The fact everyone considers fideism (blind faith, or the idea that your faith in God cannot be founded in reason) to be the only form of faith is unfortunate. The media portrays faith to be like this. 99% of Christians only know of their faith as something they feel to be true, with no good reason to believe it outside of “they think it’s true.”
This drives away so many intelligent and critical thinking people who would otherwise be powerful voices for the church, because they don’t want to ground their lives on a feeling. On something they must merely accept. This is hardly a wrong attitude. There is so much logic in believing in God, and in particular the God of Christianity.
- Something cannot come out of nothing. A pre-existing something must have made the universe/multiverse. It must be an entity with a will, not a mechanical force. (Kalam cosmological argument)

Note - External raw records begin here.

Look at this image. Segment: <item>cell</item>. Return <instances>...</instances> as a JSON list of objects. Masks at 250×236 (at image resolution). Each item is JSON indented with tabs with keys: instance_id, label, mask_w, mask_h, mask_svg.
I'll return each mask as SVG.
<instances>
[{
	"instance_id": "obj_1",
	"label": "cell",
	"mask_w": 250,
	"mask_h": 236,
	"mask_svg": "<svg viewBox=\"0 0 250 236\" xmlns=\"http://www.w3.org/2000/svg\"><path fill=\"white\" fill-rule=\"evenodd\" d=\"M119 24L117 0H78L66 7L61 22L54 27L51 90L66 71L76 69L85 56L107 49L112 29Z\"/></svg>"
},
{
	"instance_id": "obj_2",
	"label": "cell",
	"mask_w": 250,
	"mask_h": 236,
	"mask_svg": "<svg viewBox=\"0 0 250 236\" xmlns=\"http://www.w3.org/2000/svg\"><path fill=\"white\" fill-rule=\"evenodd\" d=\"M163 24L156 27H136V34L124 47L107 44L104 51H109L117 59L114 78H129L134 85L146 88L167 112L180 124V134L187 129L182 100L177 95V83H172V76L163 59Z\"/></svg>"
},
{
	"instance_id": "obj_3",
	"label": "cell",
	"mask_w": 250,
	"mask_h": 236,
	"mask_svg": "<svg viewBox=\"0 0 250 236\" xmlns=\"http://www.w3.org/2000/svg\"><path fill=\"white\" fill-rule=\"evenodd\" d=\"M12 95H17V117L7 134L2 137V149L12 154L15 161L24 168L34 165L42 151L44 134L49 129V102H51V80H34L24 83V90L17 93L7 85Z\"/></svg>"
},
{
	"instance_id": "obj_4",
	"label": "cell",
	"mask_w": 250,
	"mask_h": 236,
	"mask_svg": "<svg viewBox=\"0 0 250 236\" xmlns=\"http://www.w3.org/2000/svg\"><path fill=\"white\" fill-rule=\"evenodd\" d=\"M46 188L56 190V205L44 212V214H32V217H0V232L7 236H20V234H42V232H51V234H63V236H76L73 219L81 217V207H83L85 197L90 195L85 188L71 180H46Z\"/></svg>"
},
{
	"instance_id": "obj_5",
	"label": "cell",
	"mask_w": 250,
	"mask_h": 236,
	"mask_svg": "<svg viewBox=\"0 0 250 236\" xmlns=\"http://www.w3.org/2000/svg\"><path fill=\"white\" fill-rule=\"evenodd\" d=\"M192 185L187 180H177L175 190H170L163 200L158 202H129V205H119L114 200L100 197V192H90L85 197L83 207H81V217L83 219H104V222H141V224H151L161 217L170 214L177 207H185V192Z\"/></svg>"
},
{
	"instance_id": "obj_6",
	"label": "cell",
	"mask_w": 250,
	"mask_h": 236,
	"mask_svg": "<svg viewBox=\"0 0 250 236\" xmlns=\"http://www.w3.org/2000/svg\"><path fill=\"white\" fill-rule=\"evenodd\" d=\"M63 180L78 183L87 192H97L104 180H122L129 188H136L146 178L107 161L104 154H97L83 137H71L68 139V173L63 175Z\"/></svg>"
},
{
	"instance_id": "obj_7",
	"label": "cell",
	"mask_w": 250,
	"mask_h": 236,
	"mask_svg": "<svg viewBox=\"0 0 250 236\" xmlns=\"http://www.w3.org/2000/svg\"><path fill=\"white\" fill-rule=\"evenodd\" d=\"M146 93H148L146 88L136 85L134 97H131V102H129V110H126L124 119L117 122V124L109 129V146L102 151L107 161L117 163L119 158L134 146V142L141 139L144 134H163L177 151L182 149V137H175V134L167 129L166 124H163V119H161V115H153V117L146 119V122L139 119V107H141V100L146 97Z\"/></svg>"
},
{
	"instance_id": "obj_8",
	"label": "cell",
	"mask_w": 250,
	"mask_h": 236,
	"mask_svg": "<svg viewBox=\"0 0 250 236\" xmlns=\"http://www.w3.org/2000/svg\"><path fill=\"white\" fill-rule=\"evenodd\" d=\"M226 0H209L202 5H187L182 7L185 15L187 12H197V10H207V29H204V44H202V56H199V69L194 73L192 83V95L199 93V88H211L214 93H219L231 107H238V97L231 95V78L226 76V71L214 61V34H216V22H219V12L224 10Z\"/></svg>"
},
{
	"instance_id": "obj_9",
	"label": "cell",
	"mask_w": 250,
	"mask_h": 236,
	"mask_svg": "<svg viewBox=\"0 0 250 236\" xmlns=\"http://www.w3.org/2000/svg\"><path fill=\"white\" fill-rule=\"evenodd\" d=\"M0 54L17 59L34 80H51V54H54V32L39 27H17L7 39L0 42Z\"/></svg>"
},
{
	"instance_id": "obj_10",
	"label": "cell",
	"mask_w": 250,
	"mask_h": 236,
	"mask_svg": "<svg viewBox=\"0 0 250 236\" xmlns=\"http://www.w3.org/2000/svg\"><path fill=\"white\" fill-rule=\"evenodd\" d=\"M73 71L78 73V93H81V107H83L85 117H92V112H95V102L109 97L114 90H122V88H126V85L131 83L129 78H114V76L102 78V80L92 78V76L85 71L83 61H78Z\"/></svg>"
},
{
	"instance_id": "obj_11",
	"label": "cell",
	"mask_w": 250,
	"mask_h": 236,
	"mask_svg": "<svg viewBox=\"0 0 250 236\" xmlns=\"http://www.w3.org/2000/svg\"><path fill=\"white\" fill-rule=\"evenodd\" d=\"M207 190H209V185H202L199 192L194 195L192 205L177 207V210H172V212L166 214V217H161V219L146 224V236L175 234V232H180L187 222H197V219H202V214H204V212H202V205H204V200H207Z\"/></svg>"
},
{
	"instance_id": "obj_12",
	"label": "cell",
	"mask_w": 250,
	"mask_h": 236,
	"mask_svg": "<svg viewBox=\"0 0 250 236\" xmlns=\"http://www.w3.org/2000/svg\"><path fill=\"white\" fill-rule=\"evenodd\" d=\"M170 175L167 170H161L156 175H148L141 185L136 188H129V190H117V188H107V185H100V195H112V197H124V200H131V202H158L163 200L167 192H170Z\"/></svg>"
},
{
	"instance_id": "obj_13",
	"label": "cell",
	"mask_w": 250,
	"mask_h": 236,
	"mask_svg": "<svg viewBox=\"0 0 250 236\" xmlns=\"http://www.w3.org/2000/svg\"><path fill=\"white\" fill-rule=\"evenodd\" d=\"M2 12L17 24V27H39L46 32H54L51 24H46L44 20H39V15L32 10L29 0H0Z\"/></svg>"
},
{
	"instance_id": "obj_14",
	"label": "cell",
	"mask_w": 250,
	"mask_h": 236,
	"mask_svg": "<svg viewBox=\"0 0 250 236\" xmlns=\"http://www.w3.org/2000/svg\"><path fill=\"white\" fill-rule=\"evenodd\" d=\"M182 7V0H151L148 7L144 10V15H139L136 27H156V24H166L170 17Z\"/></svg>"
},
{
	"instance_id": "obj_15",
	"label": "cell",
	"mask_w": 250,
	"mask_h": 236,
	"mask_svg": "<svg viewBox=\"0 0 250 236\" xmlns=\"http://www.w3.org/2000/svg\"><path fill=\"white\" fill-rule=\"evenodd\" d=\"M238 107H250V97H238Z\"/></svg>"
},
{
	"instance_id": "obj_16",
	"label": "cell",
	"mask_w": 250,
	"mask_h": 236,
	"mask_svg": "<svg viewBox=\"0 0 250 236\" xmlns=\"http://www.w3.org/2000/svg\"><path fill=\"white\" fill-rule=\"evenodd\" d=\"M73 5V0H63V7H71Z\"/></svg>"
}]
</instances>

- The odds of our universe being so precisely constructed to allow for human life are too great to be called chance or necessity. Design is the only good explanation. (Teleological argument)
- Morality, if you consider it real, cannot be something made by humans. There must be an external moral law giver. (Moral argument)
- If it’s possible that a maximally great being can exist, then it does. (Ontological argument)
- We have concrete records of men claiming to have personally saw Jesus rise from the dead to the point their lives were radically transformed and even martyred for it. (Resurrection argument)
- We have historians talking about Jesus as a historical figure (Josephus, Tacitus, Suetonius, Pliny, Lucius of Samosata)
- And other arguments not listed here (see: St. Thomas Aquinas and CS Lewis)
Faith doesn’t need to be “oh I dunno I just see the world and think gosh, there must be a god!” You can actually think about it and say “it makes a lot of philosophical, scientific, and historical sense to believe in God and Jesus.” The latter is often looked down as not being “real faith,” and that is a damned shame.